Your goal: Sort through the listing below and keep each line with the word "task". Copy those.

--*--

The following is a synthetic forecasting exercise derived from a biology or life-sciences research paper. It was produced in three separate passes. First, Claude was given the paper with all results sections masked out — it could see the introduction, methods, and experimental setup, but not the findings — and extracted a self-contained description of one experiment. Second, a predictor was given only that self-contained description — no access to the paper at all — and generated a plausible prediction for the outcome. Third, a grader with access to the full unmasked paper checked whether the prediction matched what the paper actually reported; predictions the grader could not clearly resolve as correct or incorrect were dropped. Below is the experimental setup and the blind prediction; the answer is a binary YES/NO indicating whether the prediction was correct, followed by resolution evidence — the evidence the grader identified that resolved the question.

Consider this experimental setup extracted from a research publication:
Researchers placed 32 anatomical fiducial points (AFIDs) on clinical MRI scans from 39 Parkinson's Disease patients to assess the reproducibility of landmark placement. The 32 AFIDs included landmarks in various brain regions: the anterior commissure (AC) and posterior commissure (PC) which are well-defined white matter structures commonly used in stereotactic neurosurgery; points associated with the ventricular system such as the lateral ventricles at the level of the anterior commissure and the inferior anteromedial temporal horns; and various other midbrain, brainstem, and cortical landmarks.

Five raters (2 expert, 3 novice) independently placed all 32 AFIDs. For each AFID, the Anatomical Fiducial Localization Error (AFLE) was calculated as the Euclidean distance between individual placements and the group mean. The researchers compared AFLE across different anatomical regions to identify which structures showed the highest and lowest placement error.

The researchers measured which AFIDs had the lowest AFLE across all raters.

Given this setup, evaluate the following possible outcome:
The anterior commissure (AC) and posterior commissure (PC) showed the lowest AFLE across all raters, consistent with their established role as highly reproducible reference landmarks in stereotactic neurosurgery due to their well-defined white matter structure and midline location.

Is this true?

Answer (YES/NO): YES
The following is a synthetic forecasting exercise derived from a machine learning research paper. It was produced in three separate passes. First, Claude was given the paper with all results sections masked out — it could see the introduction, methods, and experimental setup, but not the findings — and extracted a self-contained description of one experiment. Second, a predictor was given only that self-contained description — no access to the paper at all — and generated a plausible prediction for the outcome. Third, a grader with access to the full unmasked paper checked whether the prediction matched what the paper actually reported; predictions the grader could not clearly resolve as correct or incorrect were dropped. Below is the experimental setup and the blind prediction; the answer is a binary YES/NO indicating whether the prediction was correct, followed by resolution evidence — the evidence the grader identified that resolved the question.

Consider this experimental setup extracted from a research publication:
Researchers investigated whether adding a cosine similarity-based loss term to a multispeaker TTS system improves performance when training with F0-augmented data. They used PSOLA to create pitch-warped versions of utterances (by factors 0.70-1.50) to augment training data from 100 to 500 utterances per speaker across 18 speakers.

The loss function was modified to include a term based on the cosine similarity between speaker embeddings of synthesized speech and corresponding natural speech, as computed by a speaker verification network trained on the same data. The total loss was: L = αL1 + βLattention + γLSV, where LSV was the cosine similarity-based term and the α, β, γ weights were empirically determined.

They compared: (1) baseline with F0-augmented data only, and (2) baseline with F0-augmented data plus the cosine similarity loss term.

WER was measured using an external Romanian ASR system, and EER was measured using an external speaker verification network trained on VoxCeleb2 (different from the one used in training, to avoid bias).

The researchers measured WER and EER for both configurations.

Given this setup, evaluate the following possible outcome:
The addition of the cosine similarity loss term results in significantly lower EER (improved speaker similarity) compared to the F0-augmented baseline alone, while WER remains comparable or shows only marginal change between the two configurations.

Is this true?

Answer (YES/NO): NO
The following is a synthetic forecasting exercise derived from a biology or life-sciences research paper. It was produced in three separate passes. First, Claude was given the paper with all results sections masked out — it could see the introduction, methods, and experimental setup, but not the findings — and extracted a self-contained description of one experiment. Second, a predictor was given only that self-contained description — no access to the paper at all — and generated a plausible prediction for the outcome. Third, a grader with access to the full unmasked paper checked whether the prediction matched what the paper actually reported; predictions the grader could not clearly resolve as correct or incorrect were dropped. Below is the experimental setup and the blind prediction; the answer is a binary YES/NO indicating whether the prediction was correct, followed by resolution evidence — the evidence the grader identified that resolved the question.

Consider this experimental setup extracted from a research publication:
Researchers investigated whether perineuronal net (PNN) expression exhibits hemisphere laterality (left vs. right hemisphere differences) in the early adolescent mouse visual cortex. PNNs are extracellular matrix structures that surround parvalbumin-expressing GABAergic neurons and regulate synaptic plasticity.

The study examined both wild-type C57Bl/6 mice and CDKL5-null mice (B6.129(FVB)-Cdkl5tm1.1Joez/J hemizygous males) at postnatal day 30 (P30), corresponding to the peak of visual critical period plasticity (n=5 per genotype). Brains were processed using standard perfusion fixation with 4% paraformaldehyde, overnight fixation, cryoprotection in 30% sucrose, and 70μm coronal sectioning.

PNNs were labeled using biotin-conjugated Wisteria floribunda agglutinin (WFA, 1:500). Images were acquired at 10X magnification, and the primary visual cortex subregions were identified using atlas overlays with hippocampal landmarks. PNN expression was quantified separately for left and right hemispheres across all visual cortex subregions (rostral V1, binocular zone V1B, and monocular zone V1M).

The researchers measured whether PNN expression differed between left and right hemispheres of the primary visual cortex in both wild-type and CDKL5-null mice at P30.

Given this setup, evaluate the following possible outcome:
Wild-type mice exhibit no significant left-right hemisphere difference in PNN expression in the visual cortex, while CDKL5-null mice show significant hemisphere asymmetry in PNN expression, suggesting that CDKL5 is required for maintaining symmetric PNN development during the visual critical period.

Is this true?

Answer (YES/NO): NO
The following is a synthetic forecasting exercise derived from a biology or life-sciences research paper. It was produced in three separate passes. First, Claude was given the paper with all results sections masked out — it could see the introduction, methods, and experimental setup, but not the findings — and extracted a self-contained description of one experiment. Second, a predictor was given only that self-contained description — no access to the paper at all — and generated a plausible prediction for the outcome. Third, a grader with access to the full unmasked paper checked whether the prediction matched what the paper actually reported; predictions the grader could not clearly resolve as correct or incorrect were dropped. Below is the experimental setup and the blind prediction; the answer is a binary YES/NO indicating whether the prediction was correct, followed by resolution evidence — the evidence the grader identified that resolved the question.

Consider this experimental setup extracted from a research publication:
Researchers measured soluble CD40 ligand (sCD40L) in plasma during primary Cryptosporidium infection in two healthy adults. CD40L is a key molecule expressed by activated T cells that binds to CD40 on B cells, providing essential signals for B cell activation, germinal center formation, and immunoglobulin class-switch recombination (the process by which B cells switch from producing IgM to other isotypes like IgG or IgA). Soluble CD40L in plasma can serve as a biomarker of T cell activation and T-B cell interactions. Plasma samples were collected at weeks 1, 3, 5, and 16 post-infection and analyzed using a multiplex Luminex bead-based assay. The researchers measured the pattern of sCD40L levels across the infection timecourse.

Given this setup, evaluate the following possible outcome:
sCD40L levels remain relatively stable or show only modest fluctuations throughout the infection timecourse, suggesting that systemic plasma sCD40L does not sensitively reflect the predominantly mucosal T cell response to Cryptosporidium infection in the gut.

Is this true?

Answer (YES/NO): NO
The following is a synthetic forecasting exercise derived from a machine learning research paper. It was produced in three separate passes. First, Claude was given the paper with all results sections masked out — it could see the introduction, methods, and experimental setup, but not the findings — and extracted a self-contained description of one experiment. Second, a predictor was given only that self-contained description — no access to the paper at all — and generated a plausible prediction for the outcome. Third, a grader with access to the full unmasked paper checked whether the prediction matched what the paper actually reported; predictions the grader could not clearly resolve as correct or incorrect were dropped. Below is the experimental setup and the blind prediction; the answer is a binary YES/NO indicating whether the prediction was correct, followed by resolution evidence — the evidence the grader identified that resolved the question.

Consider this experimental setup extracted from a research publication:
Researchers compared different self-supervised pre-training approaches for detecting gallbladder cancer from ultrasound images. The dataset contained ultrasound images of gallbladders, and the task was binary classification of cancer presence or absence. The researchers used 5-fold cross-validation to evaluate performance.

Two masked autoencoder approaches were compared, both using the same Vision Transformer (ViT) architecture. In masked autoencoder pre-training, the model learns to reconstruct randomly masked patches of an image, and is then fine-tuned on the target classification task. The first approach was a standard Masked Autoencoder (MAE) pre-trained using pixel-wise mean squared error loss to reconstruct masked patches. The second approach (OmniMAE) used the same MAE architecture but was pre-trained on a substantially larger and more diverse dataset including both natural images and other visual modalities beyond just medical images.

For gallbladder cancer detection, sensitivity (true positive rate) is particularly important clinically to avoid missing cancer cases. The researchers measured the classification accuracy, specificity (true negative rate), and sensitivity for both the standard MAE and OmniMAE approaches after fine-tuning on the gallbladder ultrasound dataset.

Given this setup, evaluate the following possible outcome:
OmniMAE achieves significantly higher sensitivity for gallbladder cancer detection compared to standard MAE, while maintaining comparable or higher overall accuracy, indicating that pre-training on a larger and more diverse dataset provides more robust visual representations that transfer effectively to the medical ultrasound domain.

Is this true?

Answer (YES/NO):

--*--

Written response:
Researchers compared different self-supervised pre-training approaches for detecting gallbladder cancer from ultrasound images. The dataset contained ultrasound images of gallbladders, and the task was binary classification of cancer presence or absence. The researchers used 5-fold cross-validation to evaluate performance.
Two masked autoencoder approaches were compared, both using the same Vision Transformer (ViT) architecture. In masked autoencoder pre-training, the model learns to reconstruct randomly masked patches of an image, and is then fine-tuned on the target classification task. The first approach was a standard Masked Autoencoder (MAE) pre-trained using pixel-wise mean squared error loss to reconstruct masked patches. The second approach (OmniMAE) used the same MAE architecture but was pre-trained on a substantially larger and more diverse dataset including both natural images and other visual modalities beyond just medical images.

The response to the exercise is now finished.